Here, the L and H respectively are abbreviations for Low and High edges. The U is Up and D is Down (with respect to the direction of the implication). Notice, this perfectly fits with the information flow of the Reduce algorithm.

After having defined the BDD node in the proof, we also want to prove that it is the correct result. To this end, we need to combine the defining clauses of original BDD nodes u, v, and the resulting BDD node w.

BDD Node Clauses
u HD(u), LD(u)
v HD(v), LD(v)
w HU(w), LU(w)

Next to these six clauses we also need the following clauses that claim they correspond to the and of u and v.

Notation Clause
ANDH -u[1] -v[1] w[1]
ANDL -u[0] -v[0] w[0]

Knowing the clause id of all eight of these, we can combine them into two RUP resolution chains that can be combined to proof -u -v w, i.e. u∧v→w.

Algorithmic Extension

Again, we should be able to implement the above by the addition of hooks to a stateful reduce_policy. Alternatively, if this becomes too messy/expensive, then we may want to just implement a separate tbdd_reduce. The four places the algorithm needs to be extended is:

  • Node w is suppressed:
    Store this down together, similar to the red1_mapping.

  • Outputting new node w as w':
    Push LD(w'), LU(w'), HD(w'), and HU(w') to the proof and push their ids to the clause id file. Furthermore, push the clause id into a red2_mapping sorter that puts it back in order with w. Here, we

  • Outputting duplicate node w as w':
    Also place this mapping in the red2_mapping clause sorter.

With all of the defining clauses of w' available, we now only need to combine them with the input's clauses. Yet, to do so it needs to back in the order of the unreduced product graph. Hence, we need the clause variants of red1_mapping and red2_mapping. Finally, knowing all of the relevant clauses and having identified the proof case in question, we can output the proofs during the last hook:

  • Forwarding w' to parents of w
    Here, we need to provide the identifiers for the defining and correctness proving clauses of w'. These then need to be forwarded to their parents.

Raw data
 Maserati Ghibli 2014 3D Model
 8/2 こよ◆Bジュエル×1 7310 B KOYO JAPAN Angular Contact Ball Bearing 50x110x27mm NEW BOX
--
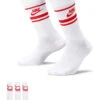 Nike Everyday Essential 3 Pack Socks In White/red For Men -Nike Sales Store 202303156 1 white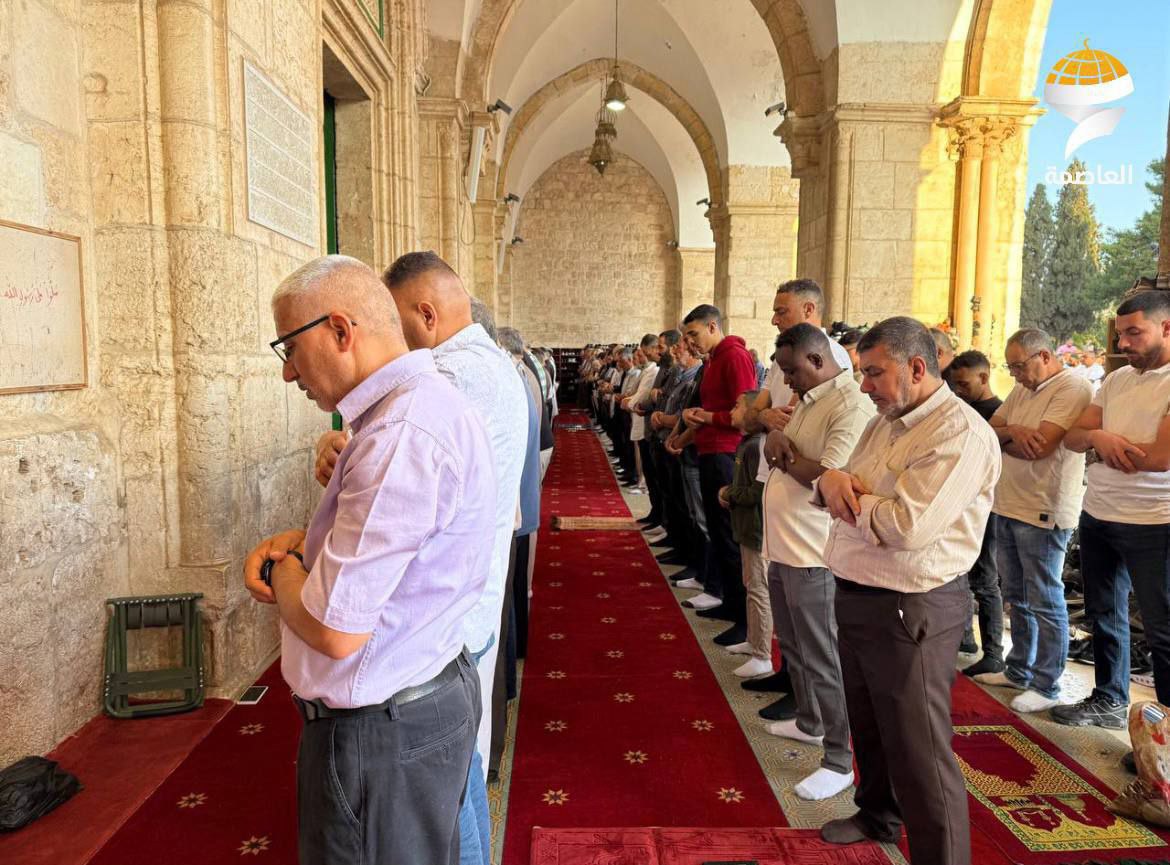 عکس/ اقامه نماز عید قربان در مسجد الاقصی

Work order A
In the excerpt on BDD proofs, what do the letters U and D stand for?
Work order B
According to the excerpt on BDD proofs, why are the clause variants of red1_mapping and red2_mapping needed? Answer in one to three sentences.
Work order C
Retype the part of the excerpt on BDD proofs from "After having defined" to "w, i.e. u∧v→w.".
The listing has no role in any of this.

Answer box A
U stands for Up and D for Down, with respect to the direction of the implication.

Answer box B
The defining clauses of w' have to be combined with the input's clauses, and for that they must be back in the order of the unreduced product graph. This is why the clause variants of red1_mapping and red2_mapping are needed.

Answer box C
After having defined the BDD node in the proof, we also want to prove that it is the correct result. To this end, we need to combine the defining clauses of original BDD nodes u, v, and the resulting BDD node w.

BDD Node Clauses
u HD(u), LD(u)
v HD(v), LD(v)
w HU(w), LU(w)

Next to these six clauses we also need the following clauses that claim they correspond to the and of u and v.

Notation Clause
ANDH -u[1] -v[1] w[1]
ANDL -u[0] -v[0] w[0]

Knowing the clause id of all eight of these, we can combine them into two RUP resolution chains that can be combined to proof -u -v w, i.e. u∧v→w.